Philadelphia College of Osteopathic Medicine turns to 3D Systems to update simulation center
The Philadelphia College of Osteopathic Medicine’s (PCOM) clinical education and simulation center was facing a challenge in its goal of providing hands-on experience in the many stages of learning for its medical students, interns and residents – all of whom have different needs. It turned to 3D systems for help, and now, with an assortment of the company’s Simbionix medical training simulators, is well prepared for the complexity and wide range of medical skills it needs to help its users master.
1,100 students at the Philadelphia College of Osteopathic Medicine (PCOM) participate in a range of advanced programs and degrees including Biomedical Sciences and Doctor of Osteopathic Medicine. The PCOM clinical education and simulation center supports these programs with a 600 square-foot emergency room bay, 19 standardized patient rooms, training and conference rooms for debriefing, realistic mannequins, and a range of new simulators.
3D Systems helped the center build the use of medical and surgical simulators including the ANGIO, LAP, RobotiX, GI BRONCH and ARTHRO Mentors into the curriculum from day one of a student’s education. The sim center offers extended hours on nights and weekends for students to practice hands-on skills acquisition when their schedules will allow. Since the Simbionix simulators are intuitive, students can now engage without supervision – giving them the freedom to learn and master skills in a safe environment with self-guided tasks and procedures, as well as benchmarks and scoring.
The Simbionix LAP Mentor simulator for laparoscopic surgical training AP Mentor simulator provides an array of hands-on laparoscopic training on basic tasks and suturing as well as procedural modules for multiple disciplines – including General Surgery, Gynecology, Urology, Colorectal, Bariatric and Thoracic. With its Virtual Reality headset, the training experience is more immersive and lets trainees experience the procedure in the virtual operating room.
The RobotiX Mentor prepares tomorrow’s surgeons with a curriculum that includes basic and fundamental tasks that help learners develop the needed skills for robotic surgery and procedural modules across the Gynecology, Urology, General and Thoracic Surgery disciplines. Since some modules are the same on the LAP Mentor and RobotiX Mentor, learners can try procedures on both and compare techniques.
--------------------
What to work on.
• 1. According to the article on PCOM's simulation center, how many standardized patient rooms does the center have?
• 2. Echo the passage of the PCOM simulation center article starting with "1,100 students at" and going on through "of new simulators.".
--------------------
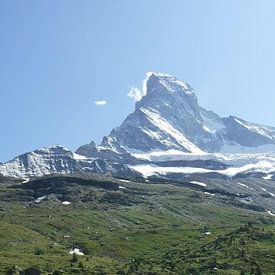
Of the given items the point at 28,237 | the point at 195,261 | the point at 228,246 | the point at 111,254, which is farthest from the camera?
the point at 28,237

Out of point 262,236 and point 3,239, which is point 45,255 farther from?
point 262,236

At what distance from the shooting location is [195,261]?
139 m

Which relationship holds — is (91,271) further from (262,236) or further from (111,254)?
(262,236)

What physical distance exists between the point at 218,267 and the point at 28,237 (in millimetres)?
78790

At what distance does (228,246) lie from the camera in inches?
6029

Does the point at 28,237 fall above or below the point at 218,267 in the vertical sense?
above

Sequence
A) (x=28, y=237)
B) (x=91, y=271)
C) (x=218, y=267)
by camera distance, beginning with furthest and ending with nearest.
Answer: (x=28, y=237) < (x=218, y=267) < (x=91, y=271)

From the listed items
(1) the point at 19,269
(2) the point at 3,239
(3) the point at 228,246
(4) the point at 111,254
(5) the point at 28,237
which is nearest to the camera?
(1) the point at 19,269

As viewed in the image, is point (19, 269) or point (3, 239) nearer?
point (19, 269)

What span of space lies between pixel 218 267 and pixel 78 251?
50.7 meters

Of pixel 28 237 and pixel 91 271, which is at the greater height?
pixel 28 237

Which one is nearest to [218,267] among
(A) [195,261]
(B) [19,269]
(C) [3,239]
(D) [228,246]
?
(A) [195,261]

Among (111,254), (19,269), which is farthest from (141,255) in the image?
(19,269)

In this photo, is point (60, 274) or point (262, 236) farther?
point (262, 236)
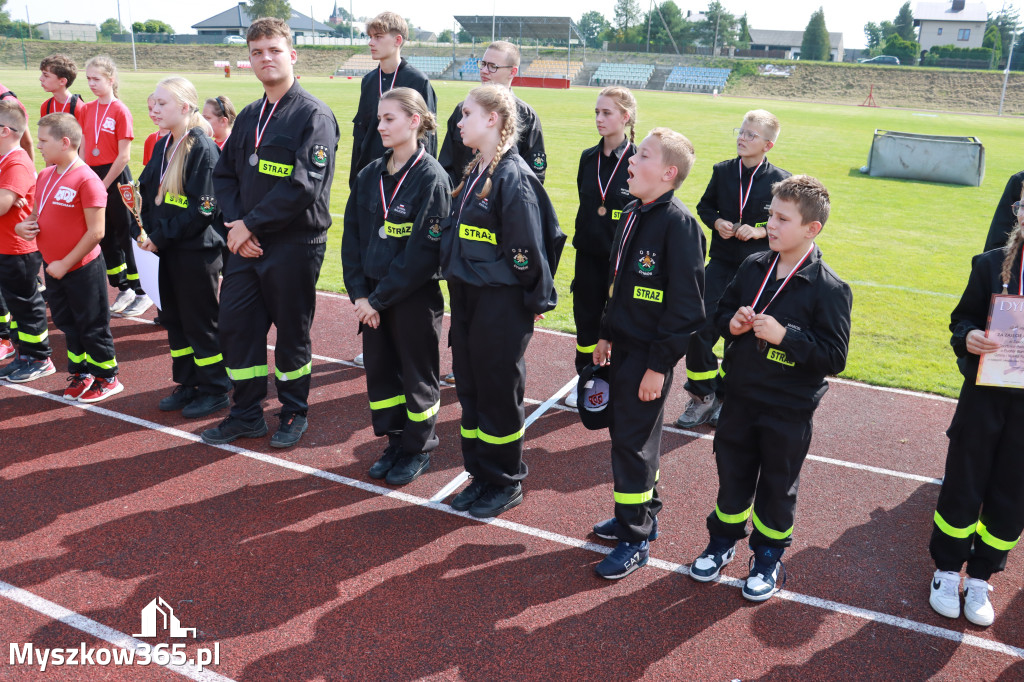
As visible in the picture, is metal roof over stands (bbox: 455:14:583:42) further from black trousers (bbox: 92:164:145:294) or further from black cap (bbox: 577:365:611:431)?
black cap (bbox: 577:365:611:431)

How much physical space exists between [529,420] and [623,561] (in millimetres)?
2063

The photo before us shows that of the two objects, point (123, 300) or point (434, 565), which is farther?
point (123, 300)

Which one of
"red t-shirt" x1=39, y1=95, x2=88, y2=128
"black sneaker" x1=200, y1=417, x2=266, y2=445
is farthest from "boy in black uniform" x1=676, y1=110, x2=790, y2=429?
"red t-shirt" x1=39, y1=95, x2=88, y2=128

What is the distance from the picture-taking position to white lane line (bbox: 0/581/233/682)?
10.6 ft

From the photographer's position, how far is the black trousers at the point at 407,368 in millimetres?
4746

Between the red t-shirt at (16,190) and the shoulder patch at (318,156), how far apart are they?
8.72 feet

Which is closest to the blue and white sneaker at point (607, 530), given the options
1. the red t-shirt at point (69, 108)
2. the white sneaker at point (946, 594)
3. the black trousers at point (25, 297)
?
the white sneaker at point (946, 594)

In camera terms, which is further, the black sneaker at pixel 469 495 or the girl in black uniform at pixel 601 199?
the girl in black uniform at pixel 601 199

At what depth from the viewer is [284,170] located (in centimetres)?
492

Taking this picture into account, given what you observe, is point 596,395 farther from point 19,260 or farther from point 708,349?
point 19,260

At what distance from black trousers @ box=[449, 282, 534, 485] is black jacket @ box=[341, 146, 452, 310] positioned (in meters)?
0.37

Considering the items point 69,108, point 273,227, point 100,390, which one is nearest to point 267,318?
point 273,227

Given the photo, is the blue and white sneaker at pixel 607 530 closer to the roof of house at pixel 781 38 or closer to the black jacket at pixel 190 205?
the black jacket at pixel 190 205


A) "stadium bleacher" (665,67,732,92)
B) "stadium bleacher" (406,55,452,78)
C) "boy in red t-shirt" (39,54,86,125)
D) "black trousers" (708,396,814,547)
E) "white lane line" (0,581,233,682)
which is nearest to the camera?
"white lane line" (0,581,233,682)
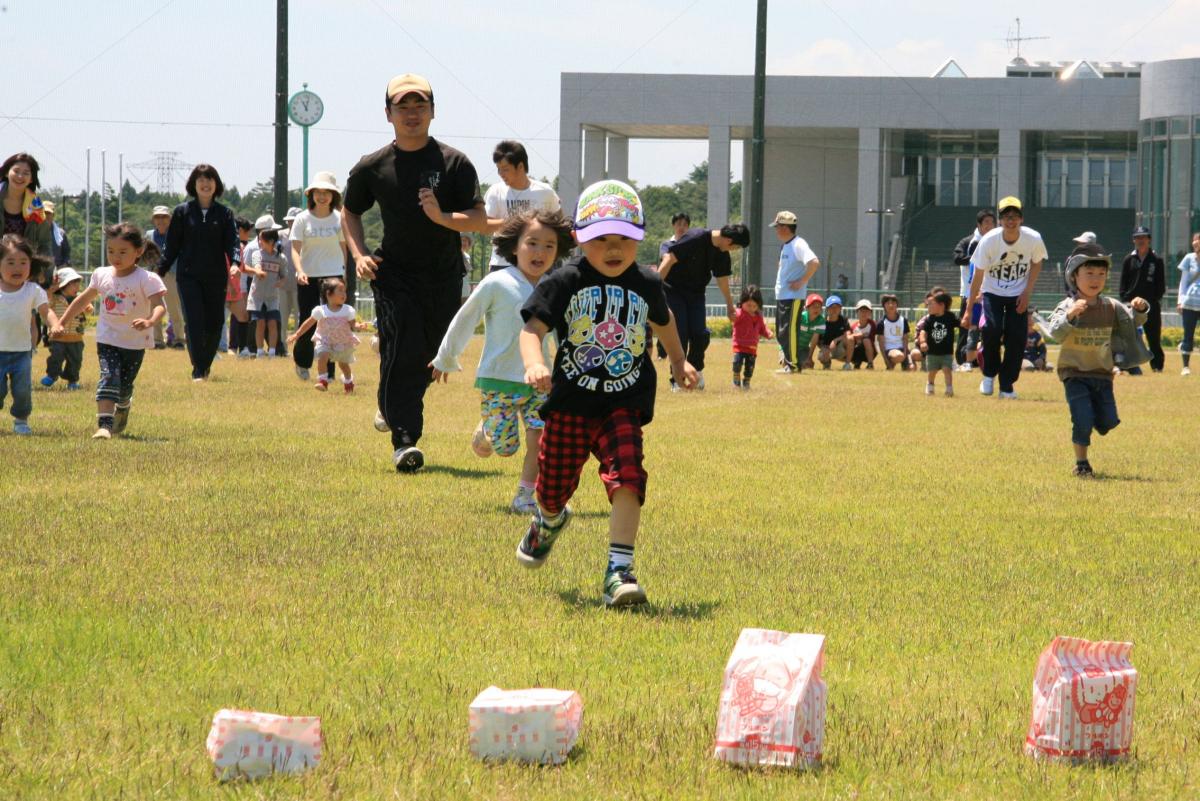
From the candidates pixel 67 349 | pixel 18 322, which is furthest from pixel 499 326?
pixel 67 349

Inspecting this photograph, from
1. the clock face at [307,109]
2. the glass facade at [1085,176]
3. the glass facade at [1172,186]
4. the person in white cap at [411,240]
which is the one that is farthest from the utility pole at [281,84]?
the glass facade at [1085,176]

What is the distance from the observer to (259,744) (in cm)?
364

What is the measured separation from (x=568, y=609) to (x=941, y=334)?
44.0 ft

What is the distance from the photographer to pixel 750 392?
60.6 feet

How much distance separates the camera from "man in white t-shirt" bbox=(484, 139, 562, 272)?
12.2 meters

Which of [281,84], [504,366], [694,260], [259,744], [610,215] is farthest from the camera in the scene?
[281,84]

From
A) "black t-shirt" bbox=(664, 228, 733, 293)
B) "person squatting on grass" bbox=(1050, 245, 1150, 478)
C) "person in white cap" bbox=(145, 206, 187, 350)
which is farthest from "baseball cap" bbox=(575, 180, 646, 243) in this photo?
"person in white cap" bbox=(145, 206, 187, 350)

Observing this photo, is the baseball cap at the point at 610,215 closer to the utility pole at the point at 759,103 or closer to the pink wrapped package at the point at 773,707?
the pink wrapped package at the point at 773,707

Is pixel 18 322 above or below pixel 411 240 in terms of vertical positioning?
below

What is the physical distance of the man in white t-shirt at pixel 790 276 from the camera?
67.9ft

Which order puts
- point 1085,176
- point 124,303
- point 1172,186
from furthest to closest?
1. point 1085,176
2. point 1172,186
3. point 124,303

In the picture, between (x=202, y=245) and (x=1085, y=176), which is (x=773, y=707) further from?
(x=1085, y=176)

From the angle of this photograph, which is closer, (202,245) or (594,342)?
(594,342)

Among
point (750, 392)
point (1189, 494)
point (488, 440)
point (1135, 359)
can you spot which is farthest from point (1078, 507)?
point (750, 392)
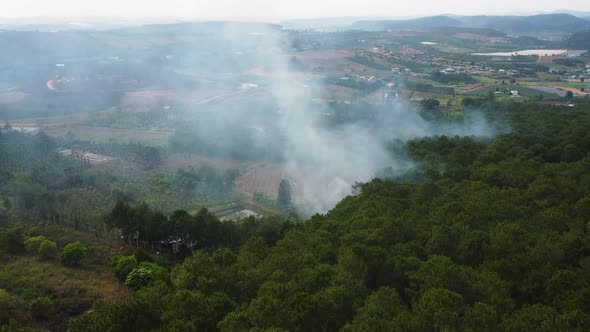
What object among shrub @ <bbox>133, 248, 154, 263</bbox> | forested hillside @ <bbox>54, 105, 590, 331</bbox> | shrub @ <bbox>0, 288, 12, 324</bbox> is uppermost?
forested hillside @ <bbox>54, 105, 590, 331</bbox>

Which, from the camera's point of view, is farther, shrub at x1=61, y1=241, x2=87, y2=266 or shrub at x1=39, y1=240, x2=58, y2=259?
shrub at x1=39, y1=240, x2=58, y2=259

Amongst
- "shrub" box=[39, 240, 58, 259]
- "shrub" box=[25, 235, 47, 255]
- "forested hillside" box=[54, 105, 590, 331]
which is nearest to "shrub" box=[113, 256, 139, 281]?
"forested hillside" box=[54, 105, 590, 331]

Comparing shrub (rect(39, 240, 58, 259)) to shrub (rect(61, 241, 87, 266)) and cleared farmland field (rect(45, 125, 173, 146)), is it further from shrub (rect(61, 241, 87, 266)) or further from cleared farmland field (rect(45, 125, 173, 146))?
cleared farmland field (rect(45, 125, 173, 146))

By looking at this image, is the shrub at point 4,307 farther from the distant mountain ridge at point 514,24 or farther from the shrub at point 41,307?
the distant mountain ridge at point 514,24

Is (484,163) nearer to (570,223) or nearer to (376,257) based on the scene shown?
(570,223)

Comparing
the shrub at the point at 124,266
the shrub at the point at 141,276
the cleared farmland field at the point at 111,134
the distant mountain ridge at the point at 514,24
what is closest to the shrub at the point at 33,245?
the shrub at the point at 124,266

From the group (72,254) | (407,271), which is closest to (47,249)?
(72,254)

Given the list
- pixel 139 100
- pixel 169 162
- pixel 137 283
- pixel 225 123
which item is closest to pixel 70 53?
--------------------
Solutions per task.
• 1. 19

• 2.
1,100 students at the Philadelphia College of Osteopathic Medicine (PCOM) participate in a range of advanced programs and degrees including Biomedical Sciences and Doctor of Osteopathic Medicine. The PCOM clinical education and simulation center supports these programs with a 600 square-foot emergency room bay, 19 standardized patient rooms, training and conference rooms for debriefing, realistic mannequins, and a range of new simulators.